7. A process for the detection of antibodies as defined in claim 1 wherein in step (e) the dispersing agent contains sodium salts of polyacrylic acid, low viscosity polycarboxylic acid, PIMA or similar compounds in combination with sodium or ammonium salts of mono-, di- or tri carboxylic acids.

8. A process for the detection of antibodies in a test sample comprising:

(a) preparing an essentially isotonic and low ionic strength suspension comprising said sample and erythrocytes in net negatively-charged form;

(b) maintaining said suspension for a period of time at various temperatures from 60 seconds to 30 minutes.
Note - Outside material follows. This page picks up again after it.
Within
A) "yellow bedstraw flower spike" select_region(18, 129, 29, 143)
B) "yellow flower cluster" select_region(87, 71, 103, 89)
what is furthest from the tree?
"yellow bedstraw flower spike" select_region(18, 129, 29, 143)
9. The process of claim 5 wherein the dispersed agglutinates without bound antibody are monitored for dissociation.

10. The process of claim 5 wherein the undispersed agglutinates with bound antibody are monitored.

11. The process of claim 5 wherein the low ionic strength suspension of step (a) further comprises ethylenediamine tetra-acetate and/or polyvinylpyrrolidone.

12. The process of claim 5 wherein the low ionic strength suspension of step (a) further comprises a sensitization effective amount of ethylenediamine tetra-acetate having a pH of from about 6.0 to 7.0, and a 0.24 molar solution of a neutral amino acid.

13. The process of claim 5 wherein the low molecular weight heparin is dalterperin sodium.

14. The process of claim 1 wherein the suspension has a pH of between about 6.0 and 7.0.

15. The process of claim 1 wherein the antigen is native to the erythrocytes.

16. A kit for use in the detection of antibodies comprising (a) a medium having a sensitization effective pH;

(b) a solution of a positively charged compound selected from the group consisting of hexadimethrine bromide, protamine or polylysine in a concentration which is effective for agglutination of erythrocytes; and

(c) a solution of a GAG which is effective to neutralize the effect of hexadimethrine bromide.

17. A kit as defined in claim 16 where the GAG is a low molecular weight heparin.

18. A kit as defined in claim 16 where the solution of the GAG also contains an effective amount of a polyacrylic acid

19. A kit as defined in claim 17 where the low molecular weight heparin is dalterperin sodium.